FSAI
FSAI is a parallel implementation of the Factorized Sparse Approximate Inverse preconditioner, initially proposed by [KoYe1993]. Given a symmetric positive definite matrix \(A\), FSAI computes a triangular matrix \(G\) that approximates the inverse of the lower Cholesky factor (\(L\)) of \(A\). This computation is done by minimizing the Frobenius norm \(|| I - G L ||_F\) without explicit knowledge of \(L\). The resulting preconditioner preserves the positive definiteness of \(A\) and is given by \(M^{-1} = G^{T} G\).
One of the critical factors determining the quality of sparse approximate inverse preconditioners lies in choosing the sparsity pattern of \(G\). While ParaSails employs a priori sparsity patterns, FSAI uses an iterative strategy that generates sparsity patterns on the fly, i.e., while computing their nonzero coefficient values concurrently. At every step of the iterative process, the sparsity pattern of a row of \(G\) is augmented with a fixed number of entries, leading to the most significant reduction of the conditioning number of \(G A G^T\). Such a strategy is also called “adaptive FSAI” or “dynamic FSAI” and it can lead to more robust sparse approximate inverses than ParaSails. For more details on how it works, see [JaFe2015].
Parameter Settings
The accuracy and cost of FSAI are determined by three configurations parameters as shown in the table below
param
type
range
sug. values
default
max_steps
int
\(\ge 0\)
5, 10, 30
5
max_step_size
int
\(\ge 0\)
1, 3, 6
3
kap_tolerance
real
\(\ge 0\)
0.0, 1.E-2, 1.E-3
1.E-3
The first parameter, max_steps
, controls the number of maximum steps used in the iterative
algorithm. The second parameter, max_step_size
, gives the maximum number of indices added
to the sparsity pattern of \(G\) at each step. Lastly, the third parameter,
kap_tolerance
, is a floating-point value used to stop the inclusion of new indices to the
sparsity pattern of \(G\) when the conditioning number of \(G A G^T\)

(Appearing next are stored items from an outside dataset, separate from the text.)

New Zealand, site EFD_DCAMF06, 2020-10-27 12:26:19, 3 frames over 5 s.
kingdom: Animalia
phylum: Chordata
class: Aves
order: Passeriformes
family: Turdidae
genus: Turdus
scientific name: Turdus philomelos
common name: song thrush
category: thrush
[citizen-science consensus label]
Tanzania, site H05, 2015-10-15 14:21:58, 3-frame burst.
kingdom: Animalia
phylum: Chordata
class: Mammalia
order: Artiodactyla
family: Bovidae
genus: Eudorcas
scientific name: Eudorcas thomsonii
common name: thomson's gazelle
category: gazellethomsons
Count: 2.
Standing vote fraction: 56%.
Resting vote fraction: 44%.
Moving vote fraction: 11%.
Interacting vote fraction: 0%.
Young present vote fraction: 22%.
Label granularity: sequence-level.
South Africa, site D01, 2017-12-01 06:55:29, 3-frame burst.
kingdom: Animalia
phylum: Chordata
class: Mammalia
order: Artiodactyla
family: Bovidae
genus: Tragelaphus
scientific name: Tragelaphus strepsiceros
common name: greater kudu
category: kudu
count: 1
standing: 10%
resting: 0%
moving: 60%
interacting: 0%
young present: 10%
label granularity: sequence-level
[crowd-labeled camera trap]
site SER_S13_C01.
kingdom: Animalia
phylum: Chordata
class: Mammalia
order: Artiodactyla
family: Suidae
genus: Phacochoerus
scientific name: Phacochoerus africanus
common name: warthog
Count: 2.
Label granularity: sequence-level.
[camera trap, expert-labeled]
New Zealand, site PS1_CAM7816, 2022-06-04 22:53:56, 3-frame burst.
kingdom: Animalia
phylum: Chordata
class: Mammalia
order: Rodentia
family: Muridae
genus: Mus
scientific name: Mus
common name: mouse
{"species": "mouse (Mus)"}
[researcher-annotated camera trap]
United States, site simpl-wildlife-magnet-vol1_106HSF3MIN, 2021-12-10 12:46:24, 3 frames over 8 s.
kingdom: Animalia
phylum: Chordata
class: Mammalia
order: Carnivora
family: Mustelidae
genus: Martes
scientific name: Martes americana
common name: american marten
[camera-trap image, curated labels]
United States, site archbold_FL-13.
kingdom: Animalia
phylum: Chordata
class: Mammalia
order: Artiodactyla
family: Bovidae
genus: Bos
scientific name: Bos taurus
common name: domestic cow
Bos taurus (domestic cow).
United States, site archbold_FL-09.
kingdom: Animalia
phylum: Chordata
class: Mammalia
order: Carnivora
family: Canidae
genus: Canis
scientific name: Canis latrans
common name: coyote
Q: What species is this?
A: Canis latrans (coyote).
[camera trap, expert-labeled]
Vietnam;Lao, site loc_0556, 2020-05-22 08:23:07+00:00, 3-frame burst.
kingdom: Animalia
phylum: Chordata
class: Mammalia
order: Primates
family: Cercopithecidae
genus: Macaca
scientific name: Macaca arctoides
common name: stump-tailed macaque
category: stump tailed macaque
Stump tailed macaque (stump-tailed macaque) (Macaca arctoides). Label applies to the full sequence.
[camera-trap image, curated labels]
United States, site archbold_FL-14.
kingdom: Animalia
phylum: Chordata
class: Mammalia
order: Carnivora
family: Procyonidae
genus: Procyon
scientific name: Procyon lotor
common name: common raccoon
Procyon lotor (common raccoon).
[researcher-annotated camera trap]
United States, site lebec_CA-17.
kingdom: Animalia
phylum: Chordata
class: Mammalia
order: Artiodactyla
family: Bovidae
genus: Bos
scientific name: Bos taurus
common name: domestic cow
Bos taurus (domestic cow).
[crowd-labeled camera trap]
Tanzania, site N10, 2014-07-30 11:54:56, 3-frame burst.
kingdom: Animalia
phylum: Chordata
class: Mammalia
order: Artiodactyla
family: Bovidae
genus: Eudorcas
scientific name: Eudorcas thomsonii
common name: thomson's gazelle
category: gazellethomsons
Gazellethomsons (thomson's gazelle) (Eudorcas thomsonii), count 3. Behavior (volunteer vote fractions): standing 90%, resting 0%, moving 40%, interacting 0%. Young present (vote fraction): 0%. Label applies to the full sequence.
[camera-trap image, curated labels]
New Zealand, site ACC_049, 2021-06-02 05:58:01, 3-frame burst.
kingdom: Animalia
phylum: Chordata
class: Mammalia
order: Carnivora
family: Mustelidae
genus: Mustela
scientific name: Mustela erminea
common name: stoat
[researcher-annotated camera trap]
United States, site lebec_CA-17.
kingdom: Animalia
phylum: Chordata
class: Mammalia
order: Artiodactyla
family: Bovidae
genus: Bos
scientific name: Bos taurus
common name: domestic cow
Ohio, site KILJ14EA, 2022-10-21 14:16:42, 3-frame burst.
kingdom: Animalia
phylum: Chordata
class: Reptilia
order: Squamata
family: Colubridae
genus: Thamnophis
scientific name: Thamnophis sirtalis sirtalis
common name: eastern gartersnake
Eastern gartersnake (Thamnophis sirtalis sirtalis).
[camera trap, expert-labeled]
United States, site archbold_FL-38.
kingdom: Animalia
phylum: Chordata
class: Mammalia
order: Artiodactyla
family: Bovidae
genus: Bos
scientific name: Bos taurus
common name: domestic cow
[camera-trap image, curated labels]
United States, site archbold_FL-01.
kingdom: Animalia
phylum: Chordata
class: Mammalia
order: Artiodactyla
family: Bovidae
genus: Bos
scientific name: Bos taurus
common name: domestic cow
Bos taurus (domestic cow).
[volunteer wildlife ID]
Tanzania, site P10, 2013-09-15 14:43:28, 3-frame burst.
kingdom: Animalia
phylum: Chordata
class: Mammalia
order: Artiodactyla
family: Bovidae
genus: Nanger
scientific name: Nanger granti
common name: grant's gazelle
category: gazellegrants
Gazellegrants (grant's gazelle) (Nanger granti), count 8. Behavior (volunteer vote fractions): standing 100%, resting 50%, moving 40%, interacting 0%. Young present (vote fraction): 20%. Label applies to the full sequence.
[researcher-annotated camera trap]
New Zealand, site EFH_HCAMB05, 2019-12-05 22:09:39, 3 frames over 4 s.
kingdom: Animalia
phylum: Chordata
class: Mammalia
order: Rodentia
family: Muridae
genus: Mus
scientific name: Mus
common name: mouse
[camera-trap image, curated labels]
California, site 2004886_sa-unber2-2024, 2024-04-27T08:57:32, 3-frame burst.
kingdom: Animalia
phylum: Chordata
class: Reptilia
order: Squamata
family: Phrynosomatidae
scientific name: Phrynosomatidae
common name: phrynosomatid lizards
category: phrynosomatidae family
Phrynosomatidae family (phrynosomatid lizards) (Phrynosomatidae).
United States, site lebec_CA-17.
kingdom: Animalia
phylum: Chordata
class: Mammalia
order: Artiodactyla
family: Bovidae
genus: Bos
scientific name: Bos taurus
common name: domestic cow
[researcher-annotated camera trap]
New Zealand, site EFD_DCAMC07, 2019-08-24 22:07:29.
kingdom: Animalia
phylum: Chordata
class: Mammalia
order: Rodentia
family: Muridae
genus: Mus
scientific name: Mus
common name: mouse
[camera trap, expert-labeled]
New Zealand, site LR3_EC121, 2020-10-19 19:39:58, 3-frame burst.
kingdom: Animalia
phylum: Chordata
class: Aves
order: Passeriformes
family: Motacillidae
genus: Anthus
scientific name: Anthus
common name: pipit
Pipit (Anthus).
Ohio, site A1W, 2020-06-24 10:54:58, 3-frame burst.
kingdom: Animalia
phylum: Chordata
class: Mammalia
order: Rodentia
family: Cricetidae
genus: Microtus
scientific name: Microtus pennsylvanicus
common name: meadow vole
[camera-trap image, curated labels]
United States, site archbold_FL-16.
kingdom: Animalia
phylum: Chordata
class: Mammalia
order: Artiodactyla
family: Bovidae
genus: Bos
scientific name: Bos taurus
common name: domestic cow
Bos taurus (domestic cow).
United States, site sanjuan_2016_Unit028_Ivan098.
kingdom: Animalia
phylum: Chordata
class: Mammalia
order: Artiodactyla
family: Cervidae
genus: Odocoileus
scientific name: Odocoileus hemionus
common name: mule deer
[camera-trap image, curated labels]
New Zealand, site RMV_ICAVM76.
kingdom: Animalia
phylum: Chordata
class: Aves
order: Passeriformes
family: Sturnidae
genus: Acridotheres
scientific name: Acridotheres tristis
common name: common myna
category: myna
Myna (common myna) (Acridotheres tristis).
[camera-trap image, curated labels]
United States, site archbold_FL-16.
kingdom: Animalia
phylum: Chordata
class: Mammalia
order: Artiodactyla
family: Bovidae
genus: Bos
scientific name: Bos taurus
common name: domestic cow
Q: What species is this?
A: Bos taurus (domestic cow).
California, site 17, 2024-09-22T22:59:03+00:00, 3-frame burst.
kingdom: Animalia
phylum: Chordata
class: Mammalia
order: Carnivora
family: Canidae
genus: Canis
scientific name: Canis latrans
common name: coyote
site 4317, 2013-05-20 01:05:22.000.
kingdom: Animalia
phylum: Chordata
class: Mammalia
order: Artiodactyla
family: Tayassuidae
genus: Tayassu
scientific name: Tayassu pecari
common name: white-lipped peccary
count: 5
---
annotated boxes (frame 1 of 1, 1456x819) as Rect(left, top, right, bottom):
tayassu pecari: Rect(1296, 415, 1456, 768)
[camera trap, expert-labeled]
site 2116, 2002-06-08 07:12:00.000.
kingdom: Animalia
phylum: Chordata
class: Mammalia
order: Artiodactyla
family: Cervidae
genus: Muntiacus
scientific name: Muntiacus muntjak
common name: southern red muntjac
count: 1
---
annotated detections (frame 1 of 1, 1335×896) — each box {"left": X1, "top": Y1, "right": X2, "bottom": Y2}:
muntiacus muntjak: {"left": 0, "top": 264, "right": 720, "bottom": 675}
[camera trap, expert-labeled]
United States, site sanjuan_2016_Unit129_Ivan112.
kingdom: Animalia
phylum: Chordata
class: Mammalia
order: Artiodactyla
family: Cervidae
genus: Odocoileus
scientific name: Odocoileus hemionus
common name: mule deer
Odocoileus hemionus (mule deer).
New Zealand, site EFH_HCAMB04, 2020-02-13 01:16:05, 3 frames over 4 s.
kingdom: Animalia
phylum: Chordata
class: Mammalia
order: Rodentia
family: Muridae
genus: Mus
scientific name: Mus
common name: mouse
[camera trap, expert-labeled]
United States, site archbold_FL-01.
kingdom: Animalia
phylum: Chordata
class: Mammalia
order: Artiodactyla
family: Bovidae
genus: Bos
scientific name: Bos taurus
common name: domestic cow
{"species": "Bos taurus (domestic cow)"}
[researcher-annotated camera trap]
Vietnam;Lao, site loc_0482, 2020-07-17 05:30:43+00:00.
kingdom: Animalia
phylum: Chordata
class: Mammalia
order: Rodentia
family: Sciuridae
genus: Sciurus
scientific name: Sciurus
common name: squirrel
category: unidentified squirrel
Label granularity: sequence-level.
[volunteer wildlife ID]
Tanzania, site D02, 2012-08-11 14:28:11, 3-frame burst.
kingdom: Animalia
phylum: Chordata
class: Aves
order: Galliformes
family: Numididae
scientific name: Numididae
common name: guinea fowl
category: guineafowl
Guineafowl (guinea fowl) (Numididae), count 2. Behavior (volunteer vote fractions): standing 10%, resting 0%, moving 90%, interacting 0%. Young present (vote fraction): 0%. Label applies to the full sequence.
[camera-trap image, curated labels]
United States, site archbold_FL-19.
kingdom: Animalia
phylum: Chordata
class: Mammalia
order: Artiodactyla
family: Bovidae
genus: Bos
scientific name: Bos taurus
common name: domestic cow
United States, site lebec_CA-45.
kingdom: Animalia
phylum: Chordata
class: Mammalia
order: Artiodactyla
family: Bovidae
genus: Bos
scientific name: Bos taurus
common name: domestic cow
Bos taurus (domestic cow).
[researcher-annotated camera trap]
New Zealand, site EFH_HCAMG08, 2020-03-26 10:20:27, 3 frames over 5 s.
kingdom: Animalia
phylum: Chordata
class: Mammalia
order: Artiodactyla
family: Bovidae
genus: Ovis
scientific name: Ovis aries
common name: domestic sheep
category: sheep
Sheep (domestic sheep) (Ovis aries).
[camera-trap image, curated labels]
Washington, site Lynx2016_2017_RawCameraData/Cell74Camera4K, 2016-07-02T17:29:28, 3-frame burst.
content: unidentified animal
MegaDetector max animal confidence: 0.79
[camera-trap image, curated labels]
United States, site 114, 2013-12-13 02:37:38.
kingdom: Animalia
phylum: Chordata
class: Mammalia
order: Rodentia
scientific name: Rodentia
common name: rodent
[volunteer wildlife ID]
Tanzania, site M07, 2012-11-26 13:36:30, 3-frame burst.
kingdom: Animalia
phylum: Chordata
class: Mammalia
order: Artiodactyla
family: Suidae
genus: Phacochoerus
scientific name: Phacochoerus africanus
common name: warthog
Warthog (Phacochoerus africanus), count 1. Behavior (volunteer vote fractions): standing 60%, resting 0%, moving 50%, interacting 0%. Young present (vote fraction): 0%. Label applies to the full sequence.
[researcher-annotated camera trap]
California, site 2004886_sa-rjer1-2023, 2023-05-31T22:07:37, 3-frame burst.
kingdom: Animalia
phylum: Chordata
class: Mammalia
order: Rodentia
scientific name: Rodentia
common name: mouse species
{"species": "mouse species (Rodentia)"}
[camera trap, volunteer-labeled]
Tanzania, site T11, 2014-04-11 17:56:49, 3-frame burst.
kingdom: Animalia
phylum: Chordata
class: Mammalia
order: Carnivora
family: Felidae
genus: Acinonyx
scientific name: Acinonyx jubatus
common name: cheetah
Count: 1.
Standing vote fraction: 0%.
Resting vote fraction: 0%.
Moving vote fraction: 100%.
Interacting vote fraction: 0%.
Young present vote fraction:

stagnates. This can be disabled by setting kap_tolerance = 0
. Naturally, the
preconditioner quality increases for denser sparsity patterns of \(G\), but so do
its setup and solve costs. For a reasonable balance between accuracy and cost,
we recommend that \(max\_steps * max\_step\_size \leq 30\). The configuration
parameters of FSAI can be set via the following calls:
HYPRE_FSAISetMaxSteps(HYPRE_Solver solver, HYPRE_Int max_steps);
HYPRE_FSAISetMaxStepSize(HYPRE_Solver solver, HYPRE_Int max_step_size);
HYPRE_FSAISetKapTolerance(HYPRE_Solver solver, HYPRE_Real kap_tolerance);
FSAI as Smoother to BoomerAMG
As discussed in [PaFa2019], the factorized sparse approximate inverse method can be an effective smoother to AMG for several reasons. Particularly, it leads to a symmetric operator, and thus allows AMG to be used as a preconditioner for the conjugate gradient solver. In hypre, FSAI can be used as a complex smoother to BoomerAMG by calling the functions:
HYPRE_BoomerAMGSetSmoothType(HYPRE_Solver solver, 4);
HYPRE_BoomerAMGSetSmoothNumLevels(HYPRE_Solver solver, HYPRE_Int num_levels);
where num_levels
is the last multigrid level where FSAI is used. The configuration
parameters of the FSAI smoother, as described above, can be set via the following calls:
HYPRE_BoomerAMGSetFSAIMaxSteps(HYPRE_Solver solver, HYPRE_Int max_steps);
HYPRE_BoomerAMGSetFSAIMaxStepSize(HYPRE_Solver solver, HYPRE_Int max_step_size);
HYPRE_BoomerAMGSetFSAIKapTolerance(HYPRE_Solver solver, HYPRE_Real kap_tolerance);
Implementation Notes
When the matrix \(A\) is distributed across MPI tasks, FSAI considers only the block diagonal portions of \(A\) for computing \(G\). The resulting preconditioner is effectively a block-Jacobi sparse approximate inverse in the MPI sense. Although this strategy reduces communication costs, it can degrade convergence performance when several tasks are used, especially when FSAI is employed as a preconditioner to a Krylov solver.
The CPU version of FSAI supports threading via OpenMP. To enable it, users need to compile hypre with OpenMP support via the configure option
--with-openmp
. In this case, FSAI relies on an implementation of BLAS/LAPACK that is thread-safe. The one distributed internally with hypre fulfills this criterion, but care must be taken when linking hypre to external BLAS/LAPACK libraries. In HPC platforms, we recommend using vendor implementations of BLAS/LAPACK for better setup performance of FSAI, regardless of whether using OpenMP or not.The GPU version of FSAI is under development.